## Task details
In the records below, reproduce word for word every line from the one containing "What is the distance spanning" through the one containing "2051 millimetres", including both of those lines.

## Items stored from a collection
= = = = =
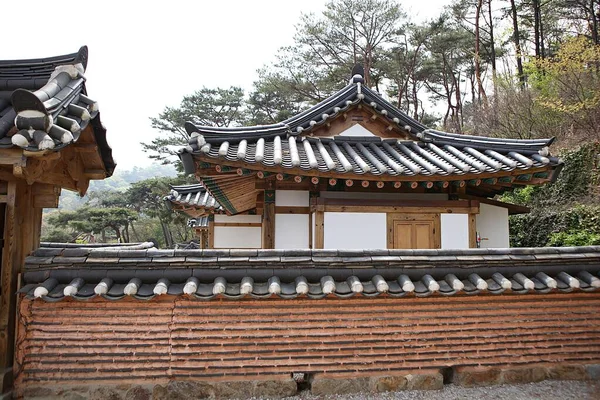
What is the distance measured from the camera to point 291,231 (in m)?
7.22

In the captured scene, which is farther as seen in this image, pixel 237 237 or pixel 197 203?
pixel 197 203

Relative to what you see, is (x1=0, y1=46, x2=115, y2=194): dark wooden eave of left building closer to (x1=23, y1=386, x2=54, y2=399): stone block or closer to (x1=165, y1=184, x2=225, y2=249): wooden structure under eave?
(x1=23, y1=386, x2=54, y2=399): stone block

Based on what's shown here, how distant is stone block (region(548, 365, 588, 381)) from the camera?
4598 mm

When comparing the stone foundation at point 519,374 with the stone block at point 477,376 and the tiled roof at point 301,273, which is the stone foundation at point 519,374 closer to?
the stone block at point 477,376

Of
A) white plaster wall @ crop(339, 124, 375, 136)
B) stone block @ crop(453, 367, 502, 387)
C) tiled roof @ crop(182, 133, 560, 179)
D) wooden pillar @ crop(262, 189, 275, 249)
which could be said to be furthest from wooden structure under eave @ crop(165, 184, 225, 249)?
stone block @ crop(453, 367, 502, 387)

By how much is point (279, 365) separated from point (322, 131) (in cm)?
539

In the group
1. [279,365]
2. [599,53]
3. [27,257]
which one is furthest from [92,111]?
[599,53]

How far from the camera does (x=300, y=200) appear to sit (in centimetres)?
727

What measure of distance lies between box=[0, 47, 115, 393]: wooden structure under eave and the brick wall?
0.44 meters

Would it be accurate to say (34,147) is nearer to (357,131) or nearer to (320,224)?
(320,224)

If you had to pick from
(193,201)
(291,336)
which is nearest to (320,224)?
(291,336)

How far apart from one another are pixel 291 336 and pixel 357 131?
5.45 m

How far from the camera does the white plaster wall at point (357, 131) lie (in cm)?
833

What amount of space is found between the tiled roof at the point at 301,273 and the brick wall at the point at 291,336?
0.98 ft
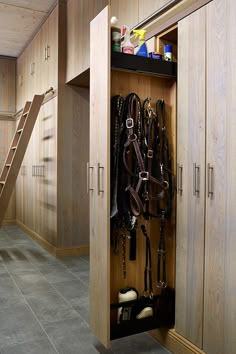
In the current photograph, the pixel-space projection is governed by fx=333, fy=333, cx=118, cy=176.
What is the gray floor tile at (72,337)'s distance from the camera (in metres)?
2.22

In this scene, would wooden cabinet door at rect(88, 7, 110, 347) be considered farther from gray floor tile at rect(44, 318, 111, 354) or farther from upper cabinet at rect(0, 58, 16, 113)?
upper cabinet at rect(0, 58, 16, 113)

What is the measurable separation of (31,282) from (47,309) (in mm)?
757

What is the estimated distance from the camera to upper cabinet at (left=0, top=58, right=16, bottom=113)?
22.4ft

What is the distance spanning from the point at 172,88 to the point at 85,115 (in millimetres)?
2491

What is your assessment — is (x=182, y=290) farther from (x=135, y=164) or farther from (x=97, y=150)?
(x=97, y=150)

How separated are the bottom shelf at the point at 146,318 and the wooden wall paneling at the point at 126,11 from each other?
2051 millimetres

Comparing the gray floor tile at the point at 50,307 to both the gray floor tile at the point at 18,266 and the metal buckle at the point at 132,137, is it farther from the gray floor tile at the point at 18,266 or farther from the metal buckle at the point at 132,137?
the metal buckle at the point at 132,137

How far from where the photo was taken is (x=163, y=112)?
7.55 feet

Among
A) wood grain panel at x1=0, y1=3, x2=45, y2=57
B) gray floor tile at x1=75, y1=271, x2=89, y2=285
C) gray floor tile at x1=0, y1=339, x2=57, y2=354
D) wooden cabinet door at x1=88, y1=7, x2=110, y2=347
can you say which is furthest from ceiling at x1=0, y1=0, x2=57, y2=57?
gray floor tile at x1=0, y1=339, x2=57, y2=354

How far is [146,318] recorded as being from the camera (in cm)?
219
= = = = =
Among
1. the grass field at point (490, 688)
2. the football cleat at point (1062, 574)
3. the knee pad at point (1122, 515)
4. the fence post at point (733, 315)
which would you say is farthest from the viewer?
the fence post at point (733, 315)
= = = = =
## Full response
What is the distance spanning from the point at 172,88 to the point at 85,115 (in millimetres)?
2491

What is your assessment — is (x=182, y=290) farther from (x=135, y=164) or farther from (x=97, y=150)?
(x=97, y=150)

How separated are the bottom shelf at the point at 146,318 and the wooden wall paneling at the point at 126,11 from each other?
2051 millimetres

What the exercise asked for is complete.